RESEARCHERS at Indian Instituteof Technology Gandhinagar have produced one of thinnest materials ever known to humankind.
Kabeer Jasuja, an assistant professor of Chemical Engineering, along with two of his research students, almost serendipitously synthesised nanosheets—which are 100,000 times thinner than a sheet of paper—made up of boron. “The rich chemistry of boron is expected to make these nanosheets useful for not only storing energy but also for generating energy in a green way,” said Jasuja, whose team published the findings in the journal ChemPhysChem recently. “We are now working towards utilising these nanosheets for developing the next generation batteries and nanocatalysts,” he said.
The IIT Gandhinagar researchers hit upon this novel material quite accidentally when they were trying to develop a recipe for synthesising boron-rich nanomaterials.
They observed that there are some boride compounds, commonly used as ceramics, that dissolve in water just like sugar. But when the solution was left by itself for a few hours, quite surprisingly, the crystals began to grow again. What makes their discovery interesting is that during this recrystallisation, the small clusters were not growing in a three-dimensional way; rather, these were growing in the form of extremely thin sheets. What makes these nanosheets special is that the boron atoms in these nanosheets were found to be arranged symmetrically in the form of a honeycomb. This makes these nanosheets similar to graphene, a honeycomb of carbon atoms which is the world’s thinnest material, and the discovery of which led to the 2010 Nobel Prize in Physics.
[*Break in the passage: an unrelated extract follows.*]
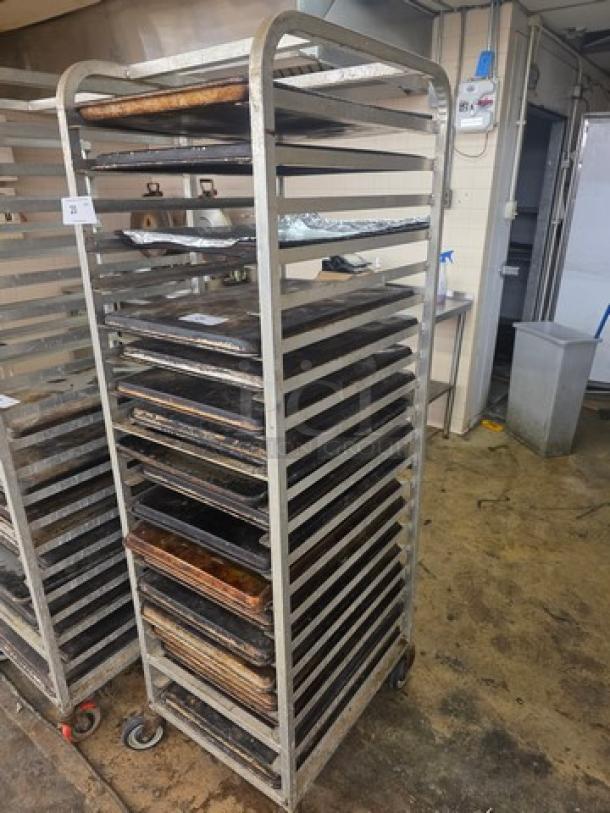Sheet pan rack on casters, holds multiple pans. Sturdy metal frame, used condition. Ideal for commercial kitchens.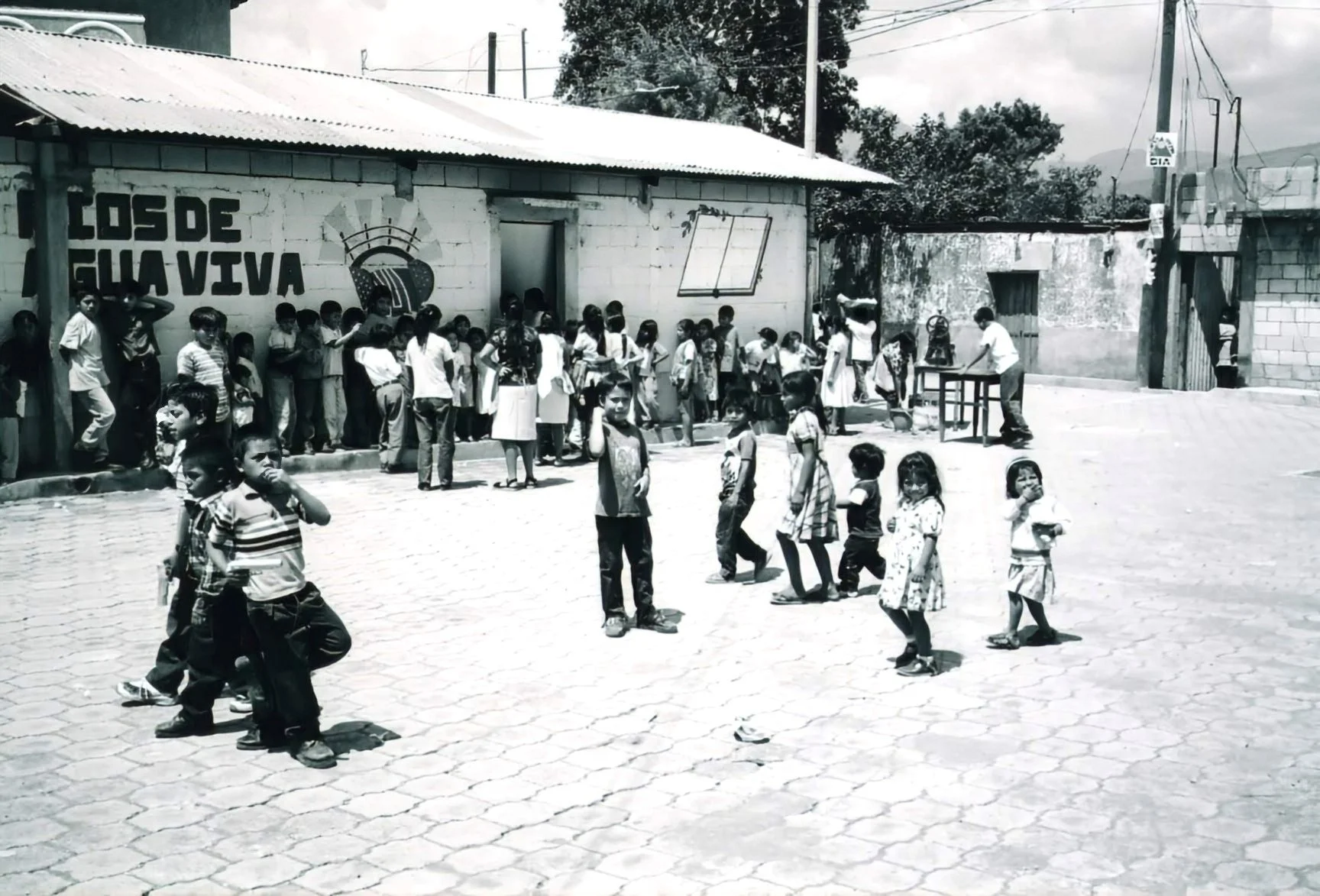 Children and students standing and walking outside a school building with a brick wall that has a sign in Spanish, in a rural area with cobblestone ground and utility poles.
Researchers across the world have been trying to make such boron cousins of graphene. The technique developed by the research team at IIT Gandhinagar is not only inexpensive and simple in design, but also results in an aqueous colloid of these nanosheets, which means that a drop of water from this colloid would contain thousands of nanosheets swimming like micro-carpets.
At such a small thickness, matter starts behaving in unusual ways and results in properties which are at the extremes of all known materials. For example, although graphene is only one atom thick, it is approximately 200 times stronger than steel.